"Alight's arguments are not persuasive," the judges wrote. "Alight argues the subpoena is unenforceable because the Department lacks authority to investigate the company, or cybersecurity incidents generally," and that the information requested in the subpoena is "too indefinite and unduly burdensome."
The DOL began investigating Alight in July 2019 for processing unauthorized distributions for participants' accounts in clients' retirement plans, wrote the judges, adding that cybersecurity breaches caused these distributions.
"The Department says Alight failed to report, disclose and restore those unauthorized distributions," the judges wrote. "Alight denies any knowledge of breaches resulting from unauthorized distributions."
As part of its investigation, the DOL issued an administrative subpoena asking for responses to 32 questions.
"Alight produced a limited number of documents in response to about half of the subpoena's requests, but the company also objected to many of the inquiries," the judges wrote. "Specifically, the company challenged the Department's investigatory authority and purposes, criticized the subpoena's scope and burden, and emphasized its duty to keep certain information confidential."
The DOL filed suit in the Chicago district seeking enforcement of the subpoena.
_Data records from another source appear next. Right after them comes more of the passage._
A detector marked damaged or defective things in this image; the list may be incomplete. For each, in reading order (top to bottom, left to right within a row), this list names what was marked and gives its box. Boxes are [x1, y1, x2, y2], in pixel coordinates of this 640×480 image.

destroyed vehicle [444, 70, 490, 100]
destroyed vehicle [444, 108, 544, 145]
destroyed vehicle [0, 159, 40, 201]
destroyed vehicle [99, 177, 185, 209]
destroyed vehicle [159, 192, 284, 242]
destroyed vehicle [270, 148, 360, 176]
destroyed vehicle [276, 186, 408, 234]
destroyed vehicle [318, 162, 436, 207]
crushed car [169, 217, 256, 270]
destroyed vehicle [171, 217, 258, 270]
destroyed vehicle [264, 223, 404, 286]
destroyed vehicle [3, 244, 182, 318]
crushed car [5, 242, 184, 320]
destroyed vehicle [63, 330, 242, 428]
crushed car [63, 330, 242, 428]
Although the DOL and Alight continued discussions and although the company provided some additional information, "Alight redacted most of the documents it produced to remove client identifying information, which prevented the Department from discerning potential ERISA violations," the appeals court judges wrote.
Alight asked the District Court to quash the subpoena, arguing the DOL "lacked the authority to investigate the company because Alight is not a fiduciary under ERISA" and that the subpoena "was too indefinite to enforce and sought documents unrelated to ERISA plans," according to the appeals court.
The District Court ruled the DOL's investigatory authority wasn't restricted to fiduciaries and that the requested information was relevant to the ERISA investigation.
The court also rejected Alight's claim that the subpoena was indefinite.
Alight made essentially the same arguments to the appeals court — and received the same answer. "Whether or not Alight is a fiduciary does not affect the Department's investigatory authority," the appeals court judges wrote.
Alight also contended that the Department lacks the authority to conduct cybersecurity investigations, the judges wrote, adding that this assertion was first discussed on appeal. The judges rejected this claim.